山崎ナオコーラ(作家)
7月×日 早朝、家を出る。午前中の子守は書店員の夫が遅番なので託す。私はカフェでエッセー執筆。その途中、10時から発売開始の音楽チケットをネットで購入。「障害」のある人にも開かれたコンサート。秋になったら家族で行くつもりで4枚。昼、夫は出勤。私は7歳の子を畑に送る。習い事として野菜を育てているのだ。それから3歳の子を自転車に乗せ、図書館へ本の返却に行く。図書館前の広場で近所の大学の吹奏楽部が、演奏会の宣伝と称して短い野外ライブを始めた。アンパンマンなどの曲も演り、子が喜ぶ。司会の学生が「今度、大学で本番の演奏会をするので、聴きに来てください。小さい子も、車椅子を使っている方も、歓迎します。途中の出入り自由です」と言う。そうだ、そうじゃなくちゃな、自分も大学時代にマンドリン部をやっていたが、こういう開いたことをやれば良かった、と省みた。いや、今からでも、本をもっと開こう。開かれた本を作ろう。
夜、丸山正樹著「刑事何森 逃走の行先」(東京創元社 1980円)を読む。デフ・ヴォイスシリーズのスピンオフ。「障害」だけでなく、開いていくべきことがたくさんある。そのために文学がある。

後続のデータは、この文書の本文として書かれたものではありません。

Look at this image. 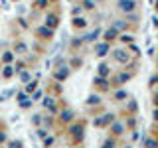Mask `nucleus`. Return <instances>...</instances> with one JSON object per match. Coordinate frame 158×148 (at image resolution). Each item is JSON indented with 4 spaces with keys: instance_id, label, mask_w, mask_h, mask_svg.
Instances as JSON below:
<instances>
[{
    "instance_id": "obj_1",
    "label": "nucleus",
    "mask_w": 158,
    "mask_h": 148,
    "mask_svg": "<svg viewBox=\"0 0 158 148\" xmlns=\"http://www.w3.org/2000/svg\"><path fill=\"white\" fill-rule=\"evenodd\" d=\"M118 8L125 10V12H131V10L135 8V2H132V0H121V2H118Z\"/></svg>"
},
{
    "instance_id": "obj_2",
    "label": "nucleus",
    "mask_w": 158,
    "mask_h": 148,
    "mask_svg": "<svg viewBox=\"0 0 158 148\" xmlns=\"http://www.w3.org/2000/svg\"><path fill=\"white\" fill-rule=\"evenodd\" d=\"M115 57L118 59V61H127V59H128V57H127V53H125V51H121V49H117V51H115Z\"/></svg>"
},
{
    "instance_id": "obj_3",
    "label": "nucleus",
    "mask_w": 158,
    "mask_h": 148,
    "mask_svg": "<svg viewBox=\"0 0 158 148\" xmlns=\"http://www.w3.org/2000/svg\"><path fill=\"white\" fill-rule=\"evenodd\" d=\"M97 34H99V30H95V32H91V34H87V38H85V39H87V42H91V39H95V38H97Z\"/></svg>"
},
{
    "instance_id": "obj_4",
    "label": "nucleus",
    "mask_w": 158,
    "mask_h": 148,
    "mask_svg": "<svg viewBox=\"0 0 158 148\" xmlns=\"http://www.w3.org/2000/svg\"><path fill=\"white\" fill-rule=\"evenodd\" d=\"M97 49H99V51H97L99 56H105V53H107V46H105V43H103V46H99Z\"/></svg>"
},
{
    "instance_id": "obj_5",
    "label": "nucleus",
    "mask_w": 158,
    "mask_h": 148,
    "mask_svg": "<svg viewBox=\"0 0 158 148\" xmlns=\"http://www.w3.org/2000/svg\"><path fill=\"white\" fill-rule=\"evenodd\" d=\"M48 22H49V26H56V24H57V18H56V16H49Z\"/></svg>"
},
{
    "instance_id": "obj_6",
    "label": "nucleus",
    "mask_w": 158,
    "mask_h": 148,
    "mask_svg": "<svg viewBox=\"0 0 158 148\" xmlns=\"http://www.w3.org/2000/svg\"><path fill=\"white\" fill-rule=\"evenodd\" d=\"M40 34H44L46 38H49V36H52V32H49V30H46V28H42V30H40Z\"/></svg>"
},
{
    "instance_id": "obj_7",
    "label": "nucleus",
    "mask_w": 158,
    "mask_h": 148,
    "mask_svg": "<svg viewBox=\"0 0 158 148\" xmlns=\"http://www.w3.org/2000/svg\"><path fill=\"white\" fill-rule=\"evenodd\" d=\"M16 49H18V53H24V51H26V46H24V43H20Z\"/></svg>"
},
{
    "instance_id": "obj_8",
    "label": "nucleus",
    "mask_w": 158,
    "mask_h": 148,
    "mask_svg": "<svg viewBox=\"0 0 158 148\" xmlns=\"http://www.w3.org/2000/svg\"><path fill=\"white\" fill-rule=\"evenodd\" d=\"M89 103H99V97L97 95H91V97H89Z\"/></svg>"
},
{
    "instance_id": "obj_9",
    "label": "nucleus",
    "mask_w": 158,
    "mask_h": 148,
    "mask_svg": "<svg viewBox=\"0 0 158 148\" xmlns=\"http://www.w3.org/2000/svg\"><path fill=\"white\" fill-rule=\"evenodd\" d=\"M61 118H65V121H69V118H71V113H69V111H65V113L61 115Z\"/></svg>"
},
{
    "instance_id": "obj_10",
    "label": "nucleus",
    "mask_w": 158,
    "mask_h": 148,
    "mask_svg": "<svg viewBox=\"0 0 158 148\" xmlns=\"http://www.w3.org/2000/svg\"><path fill=\"white\" fill-rule=\"evenodd\" d=\"M107 38H109V39L115 38V30H107Z\"/></svg>"
},
{
    "instance_id": "obj_11",
    "label": "nucleus",
    "mask_w": 158,
    "mask_h": 148,
    "mask_svg": "<svg viewBox=\"0 0 158 148\" xmlns=\"http://www.w3.org/2000/svg\"><path fill=\"white\" fill-rule=\"evenodd\" d=\"M44 105H46V107H52V109H53V103H52V99H46V101H44Z\"/></svg>"
},
{
    "instance_id": "obj_12",
    "label": "nucleus",
    "mask_w": 158,
    "mask_h": 148,
    "mask_svg": "<svg viewBox=\"0 0 158 148\" xmlns=\"http://www.w3.org/2000/svg\"><path fill=\"white\" fill-rule=\"evenodd\" d=\"M101 73H103V75H107V73H109V67L107 65H101Z\"/></svg>"
},
{
    "instance_id": "obj_13",
    "label": "nucleus",
    "mask_w": 158,
    "mask_h": 148,
    "mask_svg": "<svg viewBox=\"0 0 158 148\" xmlns=\"http://www.w3.org/2000/svg\"><path fill=\"white\" fill-rule=\"evenodd\" d=\"M4 75H6V77H10V75H12V69H10V67H6V69H4Z\"/></svg>"
},
{
    "instance_id": "obj_14",
    "label": "nucleus",
    "mask_w": 158,
    "mask_h": 148,
    "mask_svg": "<svg viewBox=\"0 0 158 148\" xmlns=\"http://www.w3.org/2000/svg\"><path fill=\"white\" fill-rule=\"evenodd\" d=\"M115 132H123V126L121 125H115Z\"/></svg>"
},
{
    "instance_id": "obj_15",
    "label": "nucleus",
    "mask_w": 158,
    "mask_h": 148,
    "mask_svg": "<svg viewBox=\"0 0 158 148\" xmlns=\"http://www.w3.org/2000/svg\"><path fill=\"white\" fill-rule=\"evenodd\" d=\"M4 140V134H0V142H2Z\"/></svg>"
}]
</instances>
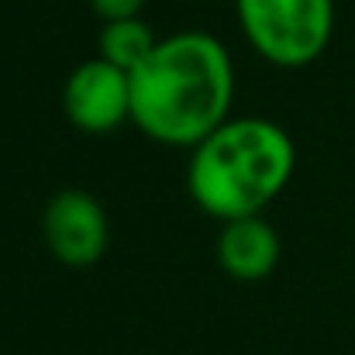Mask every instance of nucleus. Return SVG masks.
<instances>
[{
  "label": "nucleus",
  "instance_id": "423d86ee",
  "mask_svg": "<svg viewBox=\"0 0 355 355\" xmlns=\"http://www.w3.org/2000/svg\"><path fill=\"white\" fill-rule=\"evenodd\" d=\"M214 255H218V266L232 279H238V283H259V279L276 272V266L283 259V241H279L276 228L262 214L238 218V221L221 225Z\"/></svg>",
  "mask_w": 355,
  "mask_h": 355
},
{
  "label": "nucleus",
  "instance_id": "0eeeda50",
  "mask_svg": "<svg viewBox=\"0 0 355 355\" xmlns=\"http://www.w3.org/2000/svg\"><path fill=\"white\" fill-rule=\"evenodd\" d=\"M159 45L155 31L148 28V21L141 17H124V21H107L101 28V38H97V55L111 66H118L124 73H135L148 52Z\"/></svg>",
  "mask_w": 355,
  "mask_h": 355
},
{
  "label": "nucleus",
  "instance_id": "39448f33",
  "mask_svg": "<svg viewBox=\"0 0 355 355\" xmlns=\"http://www.w3.org/2000/svg\"><path fill=\"white\" fill-rule=\"evenodd\" d=\"M62 111L83 135H107L131 121V73L97 59L80 62L62 83Z\"/></svg>",
  "mask_w": 355,
  "mask_h": 355
},
{
  "label": "nucleus",
  "instance_id": "f03ea898",
  "mask_svg": "<svg viewBox=\"0 0 355 355\" xmlns=\"http://www.w3.org/2000/svg\"><path fill=\"white\" fill-rule=\"evenodd\" d=\"M297 145L283 124L259 114L228 118L187 162V193L214 221L262 214L293 180Z\"/></svg>",
  "mask_w": 355,
  "mask_h": 355
},
{
  "label": "nucleus",
  "instance_id": "20e7f679",
  "mask_svg": "<svg viewBox=\"0 0 355 355\" xmlns=\"http://www.w3.org/2000/svg\"><path fill=\"white\" fill-rule=\"evenodd\" d=\"M42 238L55 262L87 269L104 259L111 245V221L90 190H59L42 211Z\"/></svg>",
  "mask_w": 355,
  "mask_h": 355
},
{
  "label": "nucleus",
  "instance_id": "6e6552de",
  "mask_svg": "<svg viewBox=\"0 0 355 355\" xmlns=\"http://www.w3.org/2000/svg\"><path fill=\"white\" fill-rule=\"evenodd\" d=\"M90 10L107 24V21H124V17H141L145 0H90Z\"/></svg>",
  "mask_w": 355,
  "mask_h": 355
},
{
  "label": "nucleus",
  "instance_id": "7ed1b4c3",
  "mask_svg": "<svg viewBox=\"0 0 355 355\" xmlns=\"http://www.w3.org/2000/svg\"><path fill=\"white\" fill-rule=\"evenodd\" d=\"M235 17L248 49L276 69H307L331 38L335 0H235Z\"/></svg>",
  "mask_w": 355,
  "mask_h": 355
},
{
  "label": "nucleus",
  "instance_id": "f257e3e1",
  "mask_svg": "<svg viewBox=\"0 0 355 355\" xmlns=\"http://www.w3.org/2000/svg\"><path fill=\"white\" fill-rule=\"evenodd\" d=\"M235 107V59L200 28L159 38L131 73V124L169 148H197Z\"/></svg>",
  "mask_w": 355,
  "mask_h": 355
}]
</instances>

7月×日 立川のPLAY! MUSEUMで「谷川俊太郎絵本百貨展」(7月上旬終了)。谷川俊太郎著「とき」(太田大八絵 福音館書店 1100円)を買う。時代と場所の交錯を子も楽しむ。
7月×日 古代文明好きの7歳児と、上野のトーハクで「古代メキシコ -マヤ、アステカ、テオティワカン」展。後日、譽田亜紀子著「知られざるマヤ文明ライフ」(寺崎秀一郎監修 スソアキコ絵 誠文堂新光社 1760円)を読む。生贄が怖くてたまらないが、文化は知りたい。
7月×日 某文学賞受賞の挨拶で市川沙央さんが「読書バリアフリー」を提唱なさった。深く頷く。市川沙央著「ハンチバック」(文藝春秋 1430円)を読む。当事者としての覚悟を感じる。私も覚悟を持って文学に挑みたい。